Directions
(a) Repeat the stretch of the transcript from "JESSIE: Ooh, well, that's" through "say—expanding its borders.".
(b) In the records, rewrite the stretch from the line containing "If you compare" through the line containing "19.9 metres", replacing "stainless steel tank" with "metal tank" and leaving everything else unchanged.

Passage
JESSIE: It comes from "It's all good, man."

DAVID: Huh.

JESSIE: And so it's his con name. That's not his real name.

DAVID: Oh, I didn't know that.

JESSIE: And so he came up—he has this con name that's "Saul Goodman." "'S'all good, man." Okay.

DAVID: Oh, wow.

JESSIE: So, there you go. You don't need the initial [ɪ]. You could just say [sagʊd]. But of course, if you're saying it even faster, you may not even hear that final "d": [sagʊ]. [sagʊ]. And so, that's what we went with when we borrowed this expression into Kezhwa. We're like, we're gonna deal with [sagʊ]. Um, but in Kezhwa, unstressed vowels are typically schwas. And so if it's not stressed, it's going to get schwa-ized in most cases. And so [sagʊ] becomes saga [sagə]. And "saga" is what we borrowed as a phonological unit into Kezhwa.

DAVID: Can you, um, repeat for me that word that you said that happens to that last vowel? It gets what?

JESSIE: Schwa-ized. It's a word, because I just said it, and you knew what I meant, and so now it's a word.

DAVID: And you didn't—you had a glottal stop that time before you said "schwa-ized."

JESSIE: Ooh, well, that's even prettier. It's more like "schwaized." You know what? It's a word. Alright. So we borrowed saga into Kezhwa, and we retained the original spirit, because we decided that was going to be like, a response to, like, something. If somebody is talking to you and you just want to be like, "Okay" or "It's okay" or "It's fine" or "It's all right," um, sort of just like that generic "Yeah, yeah, yeah," um, they would say "saga", "saga, saga," "saga, saga." "It's fine." And so, we actually sort of maintain the semantic gist, without necessarily—while, I should say—expanding its borders.

Task material
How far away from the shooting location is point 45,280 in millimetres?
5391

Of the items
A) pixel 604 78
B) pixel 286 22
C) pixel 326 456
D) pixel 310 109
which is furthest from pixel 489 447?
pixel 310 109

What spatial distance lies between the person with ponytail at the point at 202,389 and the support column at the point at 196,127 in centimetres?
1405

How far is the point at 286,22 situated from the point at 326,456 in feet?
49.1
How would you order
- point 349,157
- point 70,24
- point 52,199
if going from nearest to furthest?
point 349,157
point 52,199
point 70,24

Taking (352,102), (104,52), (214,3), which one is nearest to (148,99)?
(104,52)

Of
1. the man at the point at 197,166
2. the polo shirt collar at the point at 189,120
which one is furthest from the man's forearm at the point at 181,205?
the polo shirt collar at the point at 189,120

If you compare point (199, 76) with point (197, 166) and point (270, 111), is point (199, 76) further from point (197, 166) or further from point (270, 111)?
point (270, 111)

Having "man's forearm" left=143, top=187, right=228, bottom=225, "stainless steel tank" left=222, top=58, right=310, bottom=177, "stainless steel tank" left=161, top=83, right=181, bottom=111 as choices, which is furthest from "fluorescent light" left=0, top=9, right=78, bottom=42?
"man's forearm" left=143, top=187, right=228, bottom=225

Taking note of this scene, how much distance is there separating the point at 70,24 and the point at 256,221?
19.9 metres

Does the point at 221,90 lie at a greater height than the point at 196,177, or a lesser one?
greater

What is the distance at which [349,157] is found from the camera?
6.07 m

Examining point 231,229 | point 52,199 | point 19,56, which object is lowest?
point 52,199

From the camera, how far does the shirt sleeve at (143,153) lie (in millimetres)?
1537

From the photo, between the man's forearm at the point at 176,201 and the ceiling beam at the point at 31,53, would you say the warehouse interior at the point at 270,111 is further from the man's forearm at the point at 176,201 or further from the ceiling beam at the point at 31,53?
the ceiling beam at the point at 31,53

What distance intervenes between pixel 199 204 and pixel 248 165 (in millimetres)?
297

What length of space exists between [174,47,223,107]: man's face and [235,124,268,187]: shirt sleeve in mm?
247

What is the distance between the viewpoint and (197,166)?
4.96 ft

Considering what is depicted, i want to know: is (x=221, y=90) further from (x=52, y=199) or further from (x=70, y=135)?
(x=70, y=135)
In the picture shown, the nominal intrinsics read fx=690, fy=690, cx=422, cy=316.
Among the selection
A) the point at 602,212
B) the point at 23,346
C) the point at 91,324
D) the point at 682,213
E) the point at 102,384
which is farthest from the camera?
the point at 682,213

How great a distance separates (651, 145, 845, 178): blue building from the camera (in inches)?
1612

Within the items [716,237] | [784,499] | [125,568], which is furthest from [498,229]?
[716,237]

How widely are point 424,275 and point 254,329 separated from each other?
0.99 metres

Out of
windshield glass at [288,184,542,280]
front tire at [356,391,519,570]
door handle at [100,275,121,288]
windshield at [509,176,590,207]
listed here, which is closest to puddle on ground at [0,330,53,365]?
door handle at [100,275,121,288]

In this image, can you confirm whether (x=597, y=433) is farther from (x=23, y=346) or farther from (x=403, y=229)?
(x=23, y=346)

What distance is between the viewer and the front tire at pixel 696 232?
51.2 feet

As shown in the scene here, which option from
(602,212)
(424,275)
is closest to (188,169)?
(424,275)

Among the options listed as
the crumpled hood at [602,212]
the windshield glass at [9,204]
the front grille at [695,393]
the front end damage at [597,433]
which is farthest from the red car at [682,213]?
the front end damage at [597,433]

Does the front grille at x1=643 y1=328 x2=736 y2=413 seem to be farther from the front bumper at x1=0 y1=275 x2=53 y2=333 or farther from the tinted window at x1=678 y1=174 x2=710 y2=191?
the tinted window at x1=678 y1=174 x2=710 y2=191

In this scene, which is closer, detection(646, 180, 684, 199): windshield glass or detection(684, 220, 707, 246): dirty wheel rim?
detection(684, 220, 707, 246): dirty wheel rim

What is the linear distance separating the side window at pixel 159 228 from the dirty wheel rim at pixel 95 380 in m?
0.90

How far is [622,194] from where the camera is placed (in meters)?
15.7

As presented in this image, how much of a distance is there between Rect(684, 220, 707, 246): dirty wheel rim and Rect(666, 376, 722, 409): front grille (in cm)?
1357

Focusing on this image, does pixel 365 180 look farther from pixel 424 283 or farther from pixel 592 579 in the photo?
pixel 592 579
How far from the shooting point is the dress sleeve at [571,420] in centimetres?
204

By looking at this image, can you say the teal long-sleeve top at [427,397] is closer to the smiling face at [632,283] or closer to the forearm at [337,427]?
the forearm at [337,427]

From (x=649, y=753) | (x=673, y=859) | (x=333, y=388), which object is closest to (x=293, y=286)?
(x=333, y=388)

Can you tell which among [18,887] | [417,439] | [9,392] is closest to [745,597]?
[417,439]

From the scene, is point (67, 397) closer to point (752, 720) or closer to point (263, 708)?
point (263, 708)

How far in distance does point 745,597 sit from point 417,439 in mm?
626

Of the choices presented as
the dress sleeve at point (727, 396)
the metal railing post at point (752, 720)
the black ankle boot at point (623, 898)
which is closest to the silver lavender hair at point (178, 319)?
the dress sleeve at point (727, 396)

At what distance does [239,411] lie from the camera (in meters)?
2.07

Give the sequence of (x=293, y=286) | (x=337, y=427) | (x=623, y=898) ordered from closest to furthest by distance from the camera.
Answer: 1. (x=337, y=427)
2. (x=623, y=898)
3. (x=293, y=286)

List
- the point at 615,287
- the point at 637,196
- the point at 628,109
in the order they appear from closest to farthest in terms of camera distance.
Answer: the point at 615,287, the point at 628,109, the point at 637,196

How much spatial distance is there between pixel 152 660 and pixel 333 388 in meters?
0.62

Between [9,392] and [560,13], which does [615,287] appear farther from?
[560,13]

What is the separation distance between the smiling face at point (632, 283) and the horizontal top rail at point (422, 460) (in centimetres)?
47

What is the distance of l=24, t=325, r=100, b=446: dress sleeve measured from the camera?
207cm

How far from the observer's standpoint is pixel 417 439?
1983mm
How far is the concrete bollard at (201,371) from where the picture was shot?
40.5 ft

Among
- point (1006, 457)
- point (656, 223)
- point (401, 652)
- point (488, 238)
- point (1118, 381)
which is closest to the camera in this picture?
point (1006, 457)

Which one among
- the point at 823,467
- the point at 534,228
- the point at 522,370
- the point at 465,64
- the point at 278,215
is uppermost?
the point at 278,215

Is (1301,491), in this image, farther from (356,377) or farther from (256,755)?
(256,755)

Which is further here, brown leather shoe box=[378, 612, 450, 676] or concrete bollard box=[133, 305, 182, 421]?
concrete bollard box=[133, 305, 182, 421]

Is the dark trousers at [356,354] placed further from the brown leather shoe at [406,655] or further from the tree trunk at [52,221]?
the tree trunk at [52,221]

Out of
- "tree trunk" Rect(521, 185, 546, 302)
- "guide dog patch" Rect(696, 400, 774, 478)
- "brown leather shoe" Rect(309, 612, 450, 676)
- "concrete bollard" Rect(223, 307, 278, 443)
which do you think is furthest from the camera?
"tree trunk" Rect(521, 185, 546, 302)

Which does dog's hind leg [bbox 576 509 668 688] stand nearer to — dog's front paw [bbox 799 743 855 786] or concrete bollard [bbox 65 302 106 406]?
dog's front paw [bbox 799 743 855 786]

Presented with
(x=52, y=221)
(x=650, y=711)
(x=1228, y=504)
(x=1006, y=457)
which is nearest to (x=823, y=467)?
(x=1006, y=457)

Answers provided
(a)
JESSIE: Ooh, well, that's even prettier. It's more like "schwaized." You know what? It's a word. Alright. So we borrowed saga into Kezhwa, and we retained the original spirit, because we decided that was going to be like, a response to, like, something. If somebody is talking to you and you just want to be like, "Okay" or "It's okay" or "It's fine" or "It's all right," um, sort of just like that generic "Yeah, yeah, yeah," um, they would say "saga", "saga, saga," "saga, saga." "It's fine." And so, we actually sort of maintain the semantic gist, without necessarily—while, I should say—expanding its borders.

(b)
If you compare point (199, 76) with point (197, 166) and point (270, 111), is point (199, 76) further from point (197, 166) or further from point (270, 111)?
point (270, 111)

Having "man's forearm" left=143, top=187, right=228, bottom=225, "metal tank" left=222, top=58, right=310, bottom=177, "metal tank" left=161, top=83, right=181, bottom=111 as choices, which is furthest from "fluorescent light" left=0, top=9, right=78, bottom=42?
"man's forearm" left=143, top=187, right=228, bottom=225

Taking note of this scene, how much distance is there separating the point at 70,24 and the point at 256,221?
19.9 metres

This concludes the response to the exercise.